SIDX.dur=       12800,        12288,        12288,        11776, total=49152 (3,84s)
mdat.dur=24*512=12288, 24*512=12288, 24*512=12288, 24*512=12288, total=49152 (3,84s)

**OLD cenc segments, no :negctts flag in a crypt command (incorrect)**
- 1.m4s SIDX.dur is wrong, wrong value goes to 2.m4s sidx.earlisetPresentationTime field.
cenc/v1/1.m4s SIDX.earliestPresTime=0, timescale=12800, , trun.version=1
SIDX.dur=       11776,        12288,        12288,        11776, total=48128 (3,76s) !!!
mdat.dur=24*512=12288, 24*512=12288, 24*512=12288, 24*512=12288, total=49152 (3,84s) !!!
cenc/v1/2.m4s SIDX.earliestPresTime=48128(3,76s) !!!
SIDX.dur=       12800,        12288,        12288,        11776, total=49152 (3,84s)
mdat.dur=24*512=12288, 24*512=12288, 24*512=12288, 24*512=12288, total=49152 (3,84s)
jeanlf commented 1 year ago

We indeed had a bug when moving from ctts v0 to v1, source delay was not ignored when computing sidx, now fixed thanks for the report.

Regarding fragment durations, this is the expected behaviour: mdat.duration is the sum of durations of all samples in the fragment, but sidx.duration is NOT, it is the diff between the min cts in the next sidx entry (or in next segment) and the min cts in the fragment. Depending on the gop structure, this can change the fragment duration.

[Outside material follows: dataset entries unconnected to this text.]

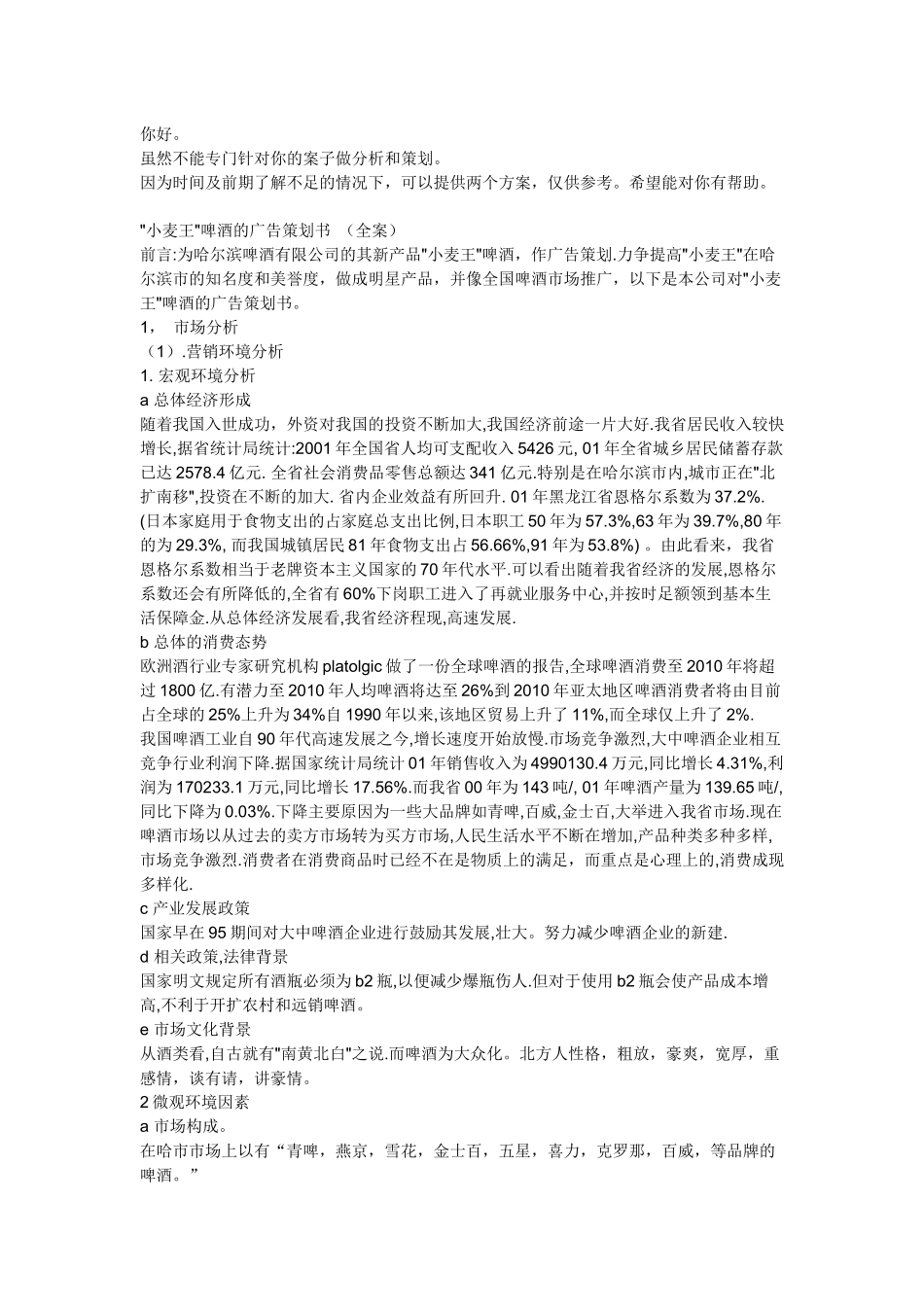 你好。
虽然不能专门针对你的案子做分析和策划。
因为时间及前期了解不足的情况下，可以提供两个方案，仅供参考。希望能对你有帮助。

"小麦王"啤酒的广告策划书 （全案）
前言:为哈尔滨啤酒有限公司的其新产品"小麦王"啤酒，作广告策划.力争提高"小麦王"在哈尔滨市的知名度和美誉度，做成明星产品，并像全国啤酒市场推广，以下是本公司对"小麦王"啤酒的广告策划书。
1， 市场分析
（1）.营销环境分析
1. 宏观环境分析
a 总体经济形成
随着我国入世成功，外资对我国的投资不断加大,我国经济前途一片大好.我省居民收入较快增长,据省统计局统计:2001 年全国省人均可支配收入 5426 元, 01 年全省城乡居民储蓄存款已达 2578.4 亿元. 全省社会消费品零售总额达 341 亿元.特别是在哈尔滨市内,城市正在"北扩南移",投资在不断的加大. 省内企业效益有所回升. 01 年黑龙江省恩格尔系数为 37.2%.
(日本家庭用于食物支出的占家庭总支出比例,日本职工 50 年为 57.3%,63 年为 39.7%,80 年的为 29.3%, 而我国城镇居民 81 年食物支出占 56.66%,91 年为 53.8%) 。由此看来，我省恩格尔系数相当于老牌资本主义国家的 70 年代水平.可以看出随着我省经济的发展,恩格尔系数还会有所降低的,全省有 60%下岗职工进入了再就业服务中心,并按时足额领到基本生活保障金.从总体经济发展看,我省经济程现,高速发展.
b 总体的消费态势
欧洲酒行业专家研究机构 platolgic 做了一份全球啤酒的报告,全球啤酒消费至 2010 年将超过 1800 亿.有潜力至 2010 年人均啤酒将达至 26%到 2010 年亚太地区啤酒消费者将由目前占全球的 25%上升为 34%自 1990 年以来,该地区贸易上升了 11%,而全球仅上升了 2%.
我国啤酒工业自 90 年代高速发展之今,增长速度开始放慢.市场竞争激烈,大中啤酒企业相互竞争行业利润下降.据国家统计局统计 01 年销售收入为 4990130.4 万元,同比增长 4.31%,利润为 170233.1 万元,同比增长 17.56%.而我省 00 年为 143 吨/, 01 年啤酒产量为 139.65 吨/,同比下降为 0.03%.下降主要原因为一些大品牌如青啤,百威,金士百,大举进入我省市场.现在啤酒市场以从过去的卖方市场转为买方市场,人民生活水平不断在增加,产品种类多种多样,市场竞争激烈.消费者在消费商品时已经不在是物质上的满足，而重点是心理上的,消费成现多样化.
c 产业发展政策
国家早在 95 期间对大中啤酒企业进行鼓励其发展,壮大。努力减少啤酒企业的新建.
d 相关政策,法律背景
国家明文规定所有酒瓶必须为 b2 瓶,以便减少爆瓶伤人.但对于使用 b2 瓶会使产品成本增高,不利于开扩农村和远销啤酒。
e 市场文化背景
从酒类看,自古就有"南黄北白"之说.而啤酒为大众化。北方人性格，粗放，豪爽，宽厚，重感情，谈有请，讲豪情。
2 微观环境因素
a 市场构成。
在哈市市场上以有“青啤，燕京，雪花，金士百，五星，喜力，克罗那，百威，等品牌的啤酒。”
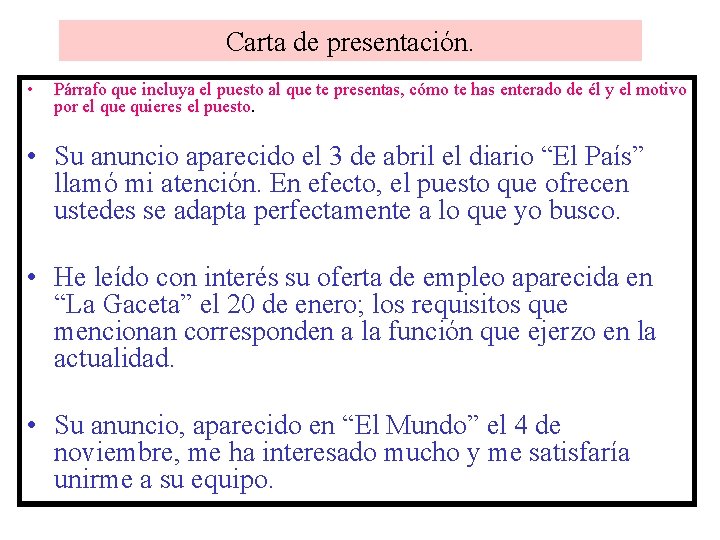 Carta de presentación.

• Párrafo que incluya el puesto al que te presentas, cómo te has enterado de él y el motivo por el que quieres el puesto.

• Su anuncio aparecido el 3 de abril el diario “El País” llamó mi atención. En efecto, el puesto que ofrecen ustedes se adapta perfectamente a lo que yo busco.

• He leído con interés su oferta de empleo aparecida en “La Gaceta” el 20 de enero; los requisitos que mencionan corresponden a la función que ejerzo en la actualidad.

• Su anuncio, aparecido en “El Mundo” el 4 de noviembre, me ha interesado mucho y me satisfaría unirme a su equipo.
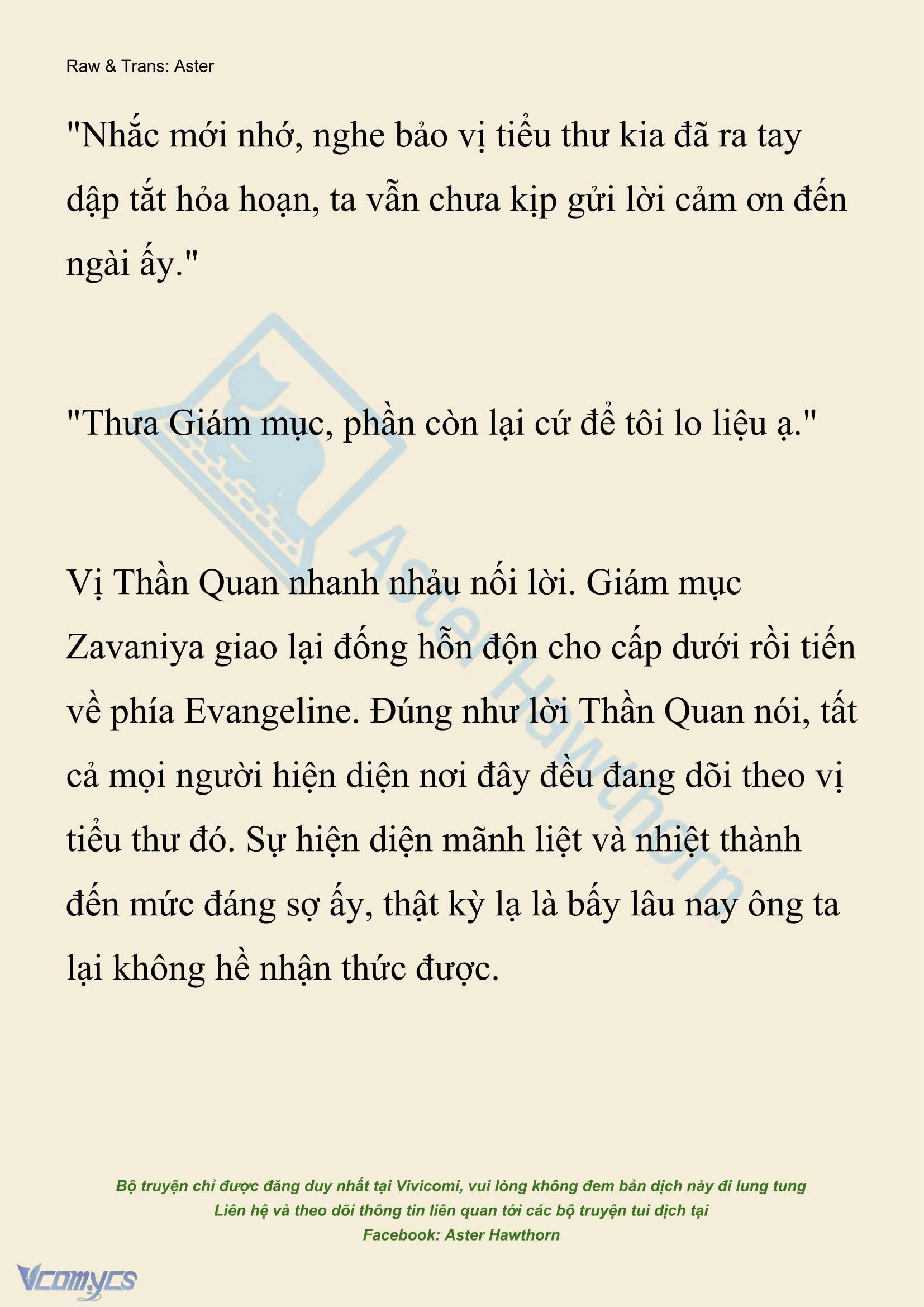 Raw & Trans: Aster

"Nhắc mới nhớ, nghe bảo vị tiểu thư kia đã ra tay dập tắt hỏa hoạn, ta vẫn chưa kịp gửi lời cảm ơn đến ngài ấy."

"Thưa Giám mục, phần còn lại cứ để tôi lo liệu ạ."

Vị Thần Quan nhanh nhảu nối lời. Giám mục Zavaniya giao lại đống hỗn độn cho cấp dưới rồi tiến về phía Evangeline. Đúng như lời Thần Quan nói, tất cả mọi người hiện diện nơi đây đều đang dõi theo vị tiểu thư đó. Sự hiện diện mãnh liệt và nhiệt thành đến mức đáng sợ ấy, thật kỳ lạ là bấy lâu nay ông ta lại không hề nhận thức được.

Aster Hawthorn

Bộ truyện chỉ được đăng duy nhất tại Vivicomi, vui lòng không đem bản dịch này đi lung tung
Liên hệ và theo dõi thông tin liên quan tới các bộ truyện tui dịch tại
Facebook: Aster Hawthorn

Vcomycs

Murmur commented 1 year ago

Thanks, all looking good. I was not aware of sidx.dur|mdat.dur does not follow the same calculation. Using fps=25, segdur=3.84s, gop=1.92s, frags=2 | aac 48Khz writes two video fragments(dur=24576, scale=12800, both sidx rap=1) and sidx.dur=mdat.dur match in a segment file.